● Provided text
*** Begin section ***
Low-, no-meat diet linked to lower diabetes risk
The analysis included 45,314 participants from the European Prospective Investigation into Cancer and Nutrition (EPIC)-Oxford study who were free of diabetes at baseline and had available data on dietary intake and linked hospital admissions for diabetes over follow-up.
Participants were grouped into four, according to their diet: regular meat eaters (≥50 g per day; n=15,181), low meat eaters (<50 g per day; n=7,615), fish eaters (ate no meat but consumed fish; n=7,092) and vegetarians (ate no meat or fish, including vegans; n=15,426).
Diabetes developed in 1,224 individuals over a mean follow-up of 17.6 years. Multivariable Cox proportional hazards analysis showed that the risk of developing diabetes, when compared to regular meat eaters, was lower in low meat eaters (hazard ratio [HR], 0.63; 95 percent CI, 0.54–0.75), fish eaters (HR, 0.47; 0.38–0.59) and vegetarians (HR, 0.63; 0.54–0.74).
*** End section ***
● Data section
*** Begin section ***
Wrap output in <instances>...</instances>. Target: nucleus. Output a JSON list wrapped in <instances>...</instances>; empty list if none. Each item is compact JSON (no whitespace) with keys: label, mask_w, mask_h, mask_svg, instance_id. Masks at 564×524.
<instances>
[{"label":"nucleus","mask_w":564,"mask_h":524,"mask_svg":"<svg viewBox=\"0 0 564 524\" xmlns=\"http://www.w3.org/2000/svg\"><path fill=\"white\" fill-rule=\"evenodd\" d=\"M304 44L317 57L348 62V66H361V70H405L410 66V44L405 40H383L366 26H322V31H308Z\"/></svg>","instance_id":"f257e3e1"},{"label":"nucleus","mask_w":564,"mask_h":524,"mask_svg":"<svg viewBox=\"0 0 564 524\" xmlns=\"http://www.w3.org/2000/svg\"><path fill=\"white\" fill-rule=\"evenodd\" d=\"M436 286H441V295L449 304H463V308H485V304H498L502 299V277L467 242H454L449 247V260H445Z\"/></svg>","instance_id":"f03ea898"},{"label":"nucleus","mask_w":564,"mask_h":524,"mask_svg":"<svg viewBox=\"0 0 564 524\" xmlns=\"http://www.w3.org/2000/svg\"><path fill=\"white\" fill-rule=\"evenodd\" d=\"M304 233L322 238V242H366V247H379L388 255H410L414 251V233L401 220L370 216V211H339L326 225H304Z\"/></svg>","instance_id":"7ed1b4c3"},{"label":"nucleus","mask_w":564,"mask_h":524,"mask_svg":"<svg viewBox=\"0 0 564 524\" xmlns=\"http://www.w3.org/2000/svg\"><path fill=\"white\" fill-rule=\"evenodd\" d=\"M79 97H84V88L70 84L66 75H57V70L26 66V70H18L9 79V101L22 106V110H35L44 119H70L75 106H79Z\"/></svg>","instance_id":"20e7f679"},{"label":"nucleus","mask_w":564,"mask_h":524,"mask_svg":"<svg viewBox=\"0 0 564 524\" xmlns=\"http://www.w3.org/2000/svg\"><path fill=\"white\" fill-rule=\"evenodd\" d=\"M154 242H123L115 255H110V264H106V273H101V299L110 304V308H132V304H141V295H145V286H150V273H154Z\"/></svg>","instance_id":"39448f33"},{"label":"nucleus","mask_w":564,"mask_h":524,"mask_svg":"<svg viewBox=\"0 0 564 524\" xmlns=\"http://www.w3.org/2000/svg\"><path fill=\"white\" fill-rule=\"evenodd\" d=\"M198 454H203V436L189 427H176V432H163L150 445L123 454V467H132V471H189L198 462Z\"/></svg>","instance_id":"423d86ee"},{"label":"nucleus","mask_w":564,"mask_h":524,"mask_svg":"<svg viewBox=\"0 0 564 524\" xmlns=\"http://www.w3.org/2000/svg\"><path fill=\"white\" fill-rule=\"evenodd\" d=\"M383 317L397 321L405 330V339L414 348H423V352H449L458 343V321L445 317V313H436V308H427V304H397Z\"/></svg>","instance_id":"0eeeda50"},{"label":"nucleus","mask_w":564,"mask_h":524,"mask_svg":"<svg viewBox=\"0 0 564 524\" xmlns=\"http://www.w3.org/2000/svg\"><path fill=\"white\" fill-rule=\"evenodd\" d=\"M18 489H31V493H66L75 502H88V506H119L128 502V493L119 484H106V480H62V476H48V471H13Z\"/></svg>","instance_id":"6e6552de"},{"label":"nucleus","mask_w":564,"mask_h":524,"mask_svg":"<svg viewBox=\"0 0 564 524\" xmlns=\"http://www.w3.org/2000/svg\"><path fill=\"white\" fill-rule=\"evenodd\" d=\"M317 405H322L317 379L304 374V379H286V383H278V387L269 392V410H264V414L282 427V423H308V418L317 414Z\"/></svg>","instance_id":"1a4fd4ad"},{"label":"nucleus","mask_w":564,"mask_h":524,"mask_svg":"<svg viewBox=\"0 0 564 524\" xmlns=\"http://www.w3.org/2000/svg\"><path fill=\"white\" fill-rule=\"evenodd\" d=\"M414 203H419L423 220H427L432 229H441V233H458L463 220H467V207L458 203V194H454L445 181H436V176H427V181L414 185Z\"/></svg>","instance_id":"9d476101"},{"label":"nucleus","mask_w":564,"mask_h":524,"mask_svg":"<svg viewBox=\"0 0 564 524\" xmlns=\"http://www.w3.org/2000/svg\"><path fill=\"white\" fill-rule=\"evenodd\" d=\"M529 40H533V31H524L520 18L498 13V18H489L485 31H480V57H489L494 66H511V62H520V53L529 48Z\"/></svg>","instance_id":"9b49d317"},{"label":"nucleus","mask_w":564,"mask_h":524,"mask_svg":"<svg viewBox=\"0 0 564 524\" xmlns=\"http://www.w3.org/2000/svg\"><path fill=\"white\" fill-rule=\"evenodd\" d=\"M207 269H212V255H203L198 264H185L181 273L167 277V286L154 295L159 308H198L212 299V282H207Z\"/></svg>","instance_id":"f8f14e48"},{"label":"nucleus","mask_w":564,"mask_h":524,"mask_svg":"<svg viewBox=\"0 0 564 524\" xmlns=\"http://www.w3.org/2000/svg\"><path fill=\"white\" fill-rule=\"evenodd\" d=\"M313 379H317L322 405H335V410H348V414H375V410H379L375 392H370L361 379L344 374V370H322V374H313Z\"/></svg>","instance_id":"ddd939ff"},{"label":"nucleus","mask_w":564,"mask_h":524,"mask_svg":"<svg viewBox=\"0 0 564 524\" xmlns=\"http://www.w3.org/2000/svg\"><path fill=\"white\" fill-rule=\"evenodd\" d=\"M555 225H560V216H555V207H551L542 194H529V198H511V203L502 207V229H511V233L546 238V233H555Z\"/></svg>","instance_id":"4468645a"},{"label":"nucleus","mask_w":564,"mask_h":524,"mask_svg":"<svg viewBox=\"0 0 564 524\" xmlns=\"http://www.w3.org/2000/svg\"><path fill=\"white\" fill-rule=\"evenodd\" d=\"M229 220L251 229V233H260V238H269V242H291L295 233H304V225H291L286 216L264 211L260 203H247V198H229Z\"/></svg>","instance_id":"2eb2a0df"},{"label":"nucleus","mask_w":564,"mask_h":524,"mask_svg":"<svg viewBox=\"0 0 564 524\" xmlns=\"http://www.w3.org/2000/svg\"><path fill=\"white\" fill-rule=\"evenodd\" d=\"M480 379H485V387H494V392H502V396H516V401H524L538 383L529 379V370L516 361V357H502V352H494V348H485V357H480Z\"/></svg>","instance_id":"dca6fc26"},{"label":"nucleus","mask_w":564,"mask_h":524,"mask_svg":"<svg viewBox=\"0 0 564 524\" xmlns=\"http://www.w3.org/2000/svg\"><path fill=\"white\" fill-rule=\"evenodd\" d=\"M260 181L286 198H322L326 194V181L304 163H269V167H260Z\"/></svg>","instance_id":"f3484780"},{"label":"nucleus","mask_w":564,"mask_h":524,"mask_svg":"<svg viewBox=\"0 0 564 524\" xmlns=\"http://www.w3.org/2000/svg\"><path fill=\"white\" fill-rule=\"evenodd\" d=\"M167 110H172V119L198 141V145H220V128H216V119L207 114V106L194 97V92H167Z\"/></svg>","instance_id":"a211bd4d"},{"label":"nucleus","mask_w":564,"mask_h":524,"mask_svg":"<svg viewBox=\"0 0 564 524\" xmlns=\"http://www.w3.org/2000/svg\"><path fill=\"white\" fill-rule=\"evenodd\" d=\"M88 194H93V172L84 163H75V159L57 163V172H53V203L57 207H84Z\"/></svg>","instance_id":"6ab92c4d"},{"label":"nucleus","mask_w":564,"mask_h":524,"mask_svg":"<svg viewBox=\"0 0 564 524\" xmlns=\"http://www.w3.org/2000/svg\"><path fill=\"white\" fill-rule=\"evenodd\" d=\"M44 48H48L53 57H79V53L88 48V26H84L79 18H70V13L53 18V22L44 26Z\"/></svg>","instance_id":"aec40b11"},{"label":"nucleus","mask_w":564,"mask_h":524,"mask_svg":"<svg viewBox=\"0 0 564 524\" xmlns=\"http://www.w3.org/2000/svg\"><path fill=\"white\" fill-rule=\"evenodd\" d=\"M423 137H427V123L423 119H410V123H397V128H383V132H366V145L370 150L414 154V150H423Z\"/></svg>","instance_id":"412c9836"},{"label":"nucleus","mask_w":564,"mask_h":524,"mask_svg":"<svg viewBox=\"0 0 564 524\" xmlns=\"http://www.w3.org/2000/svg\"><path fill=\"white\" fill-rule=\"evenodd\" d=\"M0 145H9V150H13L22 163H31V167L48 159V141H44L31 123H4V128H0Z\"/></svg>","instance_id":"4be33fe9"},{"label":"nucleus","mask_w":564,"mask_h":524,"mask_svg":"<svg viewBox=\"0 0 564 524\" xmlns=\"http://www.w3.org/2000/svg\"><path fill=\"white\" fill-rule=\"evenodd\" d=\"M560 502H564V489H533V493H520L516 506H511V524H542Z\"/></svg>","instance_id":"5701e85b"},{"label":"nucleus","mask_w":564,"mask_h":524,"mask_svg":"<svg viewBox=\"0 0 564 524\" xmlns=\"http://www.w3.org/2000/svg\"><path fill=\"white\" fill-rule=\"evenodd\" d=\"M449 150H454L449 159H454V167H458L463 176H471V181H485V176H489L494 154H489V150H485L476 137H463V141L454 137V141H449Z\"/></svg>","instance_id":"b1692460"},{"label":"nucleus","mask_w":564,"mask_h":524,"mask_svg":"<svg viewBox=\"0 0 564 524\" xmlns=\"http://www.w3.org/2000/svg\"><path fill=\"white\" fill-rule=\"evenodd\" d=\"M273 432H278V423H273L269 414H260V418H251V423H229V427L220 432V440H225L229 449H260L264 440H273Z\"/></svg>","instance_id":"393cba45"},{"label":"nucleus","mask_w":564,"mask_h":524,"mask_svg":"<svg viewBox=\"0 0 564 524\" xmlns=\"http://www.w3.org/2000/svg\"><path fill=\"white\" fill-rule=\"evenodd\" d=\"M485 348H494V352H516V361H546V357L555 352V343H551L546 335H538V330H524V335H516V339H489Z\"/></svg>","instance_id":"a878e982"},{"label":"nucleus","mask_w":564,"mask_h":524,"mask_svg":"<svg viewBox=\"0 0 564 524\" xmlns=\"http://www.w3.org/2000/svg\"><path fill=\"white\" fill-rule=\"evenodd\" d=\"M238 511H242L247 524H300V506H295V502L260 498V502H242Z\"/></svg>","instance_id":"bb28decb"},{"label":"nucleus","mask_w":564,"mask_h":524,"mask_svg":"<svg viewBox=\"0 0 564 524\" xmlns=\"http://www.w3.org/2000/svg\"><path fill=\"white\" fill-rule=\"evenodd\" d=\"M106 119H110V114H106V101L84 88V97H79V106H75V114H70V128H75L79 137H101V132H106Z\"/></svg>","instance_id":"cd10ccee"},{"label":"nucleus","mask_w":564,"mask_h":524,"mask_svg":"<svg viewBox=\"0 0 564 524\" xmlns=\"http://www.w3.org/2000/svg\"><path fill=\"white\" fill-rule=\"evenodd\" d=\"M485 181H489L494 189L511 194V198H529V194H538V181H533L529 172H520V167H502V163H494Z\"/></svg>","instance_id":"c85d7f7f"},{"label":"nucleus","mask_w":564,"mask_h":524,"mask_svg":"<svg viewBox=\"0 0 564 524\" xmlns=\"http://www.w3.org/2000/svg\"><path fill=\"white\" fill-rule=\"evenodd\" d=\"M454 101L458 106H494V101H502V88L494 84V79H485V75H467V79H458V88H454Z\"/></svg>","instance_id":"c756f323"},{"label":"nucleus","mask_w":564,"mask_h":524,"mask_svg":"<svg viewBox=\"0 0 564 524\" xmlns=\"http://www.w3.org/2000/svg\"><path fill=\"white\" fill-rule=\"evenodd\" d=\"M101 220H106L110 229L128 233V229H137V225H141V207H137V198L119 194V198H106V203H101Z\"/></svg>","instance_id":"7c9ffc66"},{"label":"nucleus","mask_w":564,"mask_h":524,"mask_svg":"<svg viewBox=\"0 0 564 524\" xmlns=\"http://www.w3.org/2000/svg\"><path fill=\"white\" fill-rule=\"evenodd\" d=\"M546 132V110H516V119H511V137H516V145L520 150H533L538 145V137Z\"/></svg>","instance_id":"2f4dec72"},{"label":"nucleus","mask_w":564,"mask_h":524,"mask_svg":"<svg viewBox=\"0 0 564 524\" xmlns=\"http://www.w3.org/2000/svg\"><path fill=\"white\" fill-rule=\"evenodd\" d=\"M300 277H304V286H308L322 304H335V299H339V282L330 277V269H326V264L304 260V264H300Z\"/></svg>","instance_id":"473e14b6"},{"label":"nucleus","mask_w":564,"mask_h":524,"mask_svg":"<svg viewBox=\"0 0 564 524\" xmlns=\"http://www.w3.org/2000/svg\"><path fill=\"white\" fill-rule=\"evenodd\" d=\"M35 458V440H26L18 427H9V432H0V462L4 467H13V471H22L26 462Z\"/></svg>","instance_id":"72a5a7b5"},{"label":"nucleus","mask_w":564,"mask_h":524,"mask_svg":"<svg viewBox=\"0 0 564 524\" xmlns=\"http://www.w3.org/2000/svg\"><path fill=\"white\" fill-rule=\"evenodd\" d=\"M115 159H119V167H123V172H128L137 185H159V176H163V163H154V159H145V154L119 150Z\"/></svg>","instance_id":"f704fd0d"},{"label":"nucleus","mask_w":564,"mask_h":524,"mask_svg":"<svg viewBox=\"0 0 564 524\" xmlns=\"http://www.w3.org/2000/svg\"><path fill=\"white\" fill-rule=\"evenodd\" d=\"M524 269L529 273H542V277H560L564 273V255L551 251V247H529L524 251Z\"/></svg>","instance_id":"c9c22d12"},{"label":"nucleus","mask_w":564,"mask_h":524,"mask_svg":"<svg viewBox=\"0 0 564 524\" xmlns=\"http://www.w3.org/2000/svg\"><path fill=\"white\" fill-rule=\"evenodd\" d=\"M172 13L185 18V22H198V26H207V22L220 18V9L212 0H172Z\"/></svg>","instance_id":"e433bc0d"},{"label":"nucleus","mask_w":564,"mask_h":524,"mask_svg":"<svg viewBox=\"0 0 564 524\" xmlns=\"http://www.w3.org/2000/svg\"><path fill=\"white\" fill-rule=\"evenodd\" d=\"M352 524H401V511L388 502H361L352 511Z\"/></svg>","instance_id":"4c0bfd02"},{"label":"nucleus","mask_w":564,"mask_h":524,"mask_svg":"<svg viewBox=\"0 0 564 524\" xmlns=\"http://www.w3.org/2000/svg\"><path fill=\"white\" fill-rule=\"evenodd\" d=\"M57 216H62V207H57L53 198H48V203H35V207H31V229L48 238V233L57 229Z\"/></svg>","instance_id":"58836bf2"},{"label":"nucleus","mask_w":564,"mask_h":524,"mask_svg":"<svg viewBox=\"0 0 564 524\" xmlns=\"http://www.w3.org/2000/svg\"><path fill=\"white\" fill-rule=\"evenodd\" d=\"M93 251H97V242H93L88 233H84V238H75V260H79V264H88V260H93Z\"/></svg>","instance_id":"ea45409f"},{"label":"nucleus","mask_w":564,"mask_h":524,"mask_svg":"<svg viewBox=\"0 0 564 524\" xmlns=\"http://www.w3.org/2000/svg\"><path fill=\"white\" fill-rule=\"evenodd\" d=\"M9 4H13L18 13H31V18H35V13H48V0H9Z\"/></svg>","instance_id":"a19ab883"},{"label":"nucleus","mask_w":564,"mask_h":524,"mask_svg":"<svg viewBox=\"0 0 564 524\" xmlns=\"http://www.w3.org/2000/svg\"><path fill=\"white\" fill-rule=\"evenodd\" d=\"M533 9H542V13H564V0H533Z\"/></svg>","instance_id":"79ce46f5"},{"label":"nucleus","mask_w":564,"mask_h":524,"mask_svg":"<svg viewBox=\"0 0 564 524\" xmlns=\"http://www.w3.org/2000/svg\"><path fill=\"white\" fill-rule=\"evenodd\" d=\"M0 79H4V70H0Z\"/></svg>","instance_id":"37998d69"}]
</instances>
*** End section ***
● Activities
1) According to the diabetes-risk article, how many participants developed diabetes during follow-up?
2) Carry on the diabetes-risk article from its final sentence.
The lines above are separate material and do not belong to the diabetes-risk article.

● Task results
1) 1,224 participants developed diabetes.

2)
The associations were substantially attenuated following adjustments for BMI. The HRs were 0.78 (0.66–0.92) in low meat eaters, 0.64 (0.51–0.80) in fish eaters and 0.89 (0.76–1.05) in vegetarians.Researchers pointed out the need for further research to examine the role of low-meat and nonmeat diets in other ethnic groups, as well as to determine whether meat is causally related to the development of diabetes.